7 minute read

Extinction After Intermittentreinforcement

Intermittent Reinforcement

When reinforcement is discontinued after a history of intermittent reinforcement (extinction), the amount and nature of responding depends on the specific history of the organism. After continuous reinforcement (every response is reinforced), extinction is quite rapid. A pigeon, for example, will peck roughly one to 300 times before stopping. However, after some schedules of intermittent reinforcement over 60,000 responses might occur without reinforcement during an 8 hour period before the frequency of pecking falls significantly. Other conditions of intermittent reinforcement will, however, produce much less responding. How much behavior a particular history of reinforcement will generate is not apparent intuitively and depends on the specific schedules of reinforcement. Figure 7 illustrates the extreme range of amounts of behavior that may occur in extinction after two schedules of reinforcement. After a history of a reinforcement for every 50 responses, the bird responds rapidly at first but within several hundred responses stops and for all practical purposes no further behavior will occur. After the history of variable-ratio reinforcement in which reinforcements occurred every 300 responses on the average, but variably, sometimes after only a few responses and sometimes after 500 or 600, extinction responding is much more prolonged, with the bird emitting many thousands of responses and many hours of responding elapsing before behavior ceases. The previous schedule of reinforcement determines not only how much behavior will occur in extinction but also the particular manner in which it will be emitted. The amount and character of extinction after different kinds of reinforcement will vary by many orders of magnitude.
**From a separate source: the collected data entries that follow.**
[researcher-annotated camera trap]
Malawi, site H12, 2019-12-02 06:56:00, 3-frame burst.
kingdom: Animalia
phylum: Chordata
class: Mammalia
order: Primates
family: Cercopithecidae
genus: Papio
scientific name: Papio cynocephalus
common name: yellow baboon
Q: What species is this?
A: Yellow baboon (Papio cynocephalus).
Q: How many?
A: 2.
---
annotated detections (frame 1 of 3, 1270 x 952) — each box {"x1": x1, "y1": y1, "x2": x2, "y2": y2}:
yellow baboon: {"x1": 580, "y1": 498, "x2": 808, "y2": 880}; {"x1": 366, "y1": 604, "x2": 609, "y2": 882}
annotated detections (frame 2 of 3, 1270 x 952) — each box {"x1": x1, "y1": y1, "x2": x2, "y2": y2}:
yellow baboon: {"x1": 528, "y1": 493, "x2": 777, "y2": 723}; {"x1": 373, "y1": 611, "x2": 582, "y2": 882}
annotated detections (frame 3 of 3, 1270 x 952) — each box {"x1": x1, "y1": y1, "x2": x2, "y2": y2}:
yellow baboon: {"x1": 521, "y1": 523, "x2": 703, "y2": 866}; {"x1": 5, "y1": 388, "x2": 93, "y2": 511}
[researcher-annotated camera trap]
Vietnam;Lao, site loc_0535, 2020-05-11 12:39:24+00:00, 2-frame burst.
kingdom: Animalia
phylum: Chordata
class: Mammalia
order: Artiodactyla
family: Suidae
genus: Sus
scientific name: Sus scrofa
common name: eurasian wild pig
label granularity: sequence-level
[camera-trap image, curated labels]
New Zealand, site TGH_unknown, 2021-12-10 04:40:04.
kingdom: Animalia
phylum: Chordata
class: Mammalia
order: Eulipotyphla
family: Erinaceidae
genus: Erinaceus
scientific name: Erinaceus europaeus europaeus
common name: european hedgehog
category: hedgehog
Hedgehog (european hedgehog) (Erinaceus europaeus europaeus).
It is, perhaps, paradoxical that intermittent reinforcement, which in general weakens behavior, should prolong its elimination from the repertoire. Within limits, it is generally true that the amount of behavior in extinction is greater when the previous reinforcement has been infrequent. The examples which will be presented below illustrate the importance of this property of intermittent reinforcement in the practical control of behavior.

Many parents frequently extinguish the night-time crying behavior of their young children when they discover that the behavior is maintained by parental attention and not physical discomfort. The length of time and the amount of the child's crying depend upon how the parent previously attempted to stop the crying. If, in the past, the parent appeared each time the child cried, the sudden nonreinforcement of crying will lead to its rapid elimination. On the other hand, if there was a history of inconsistent attention to the child in which the parents appeared variably, sometimes after a short period of crying and sometimes after prolonged crying, then there will be much more crying during the extinction period.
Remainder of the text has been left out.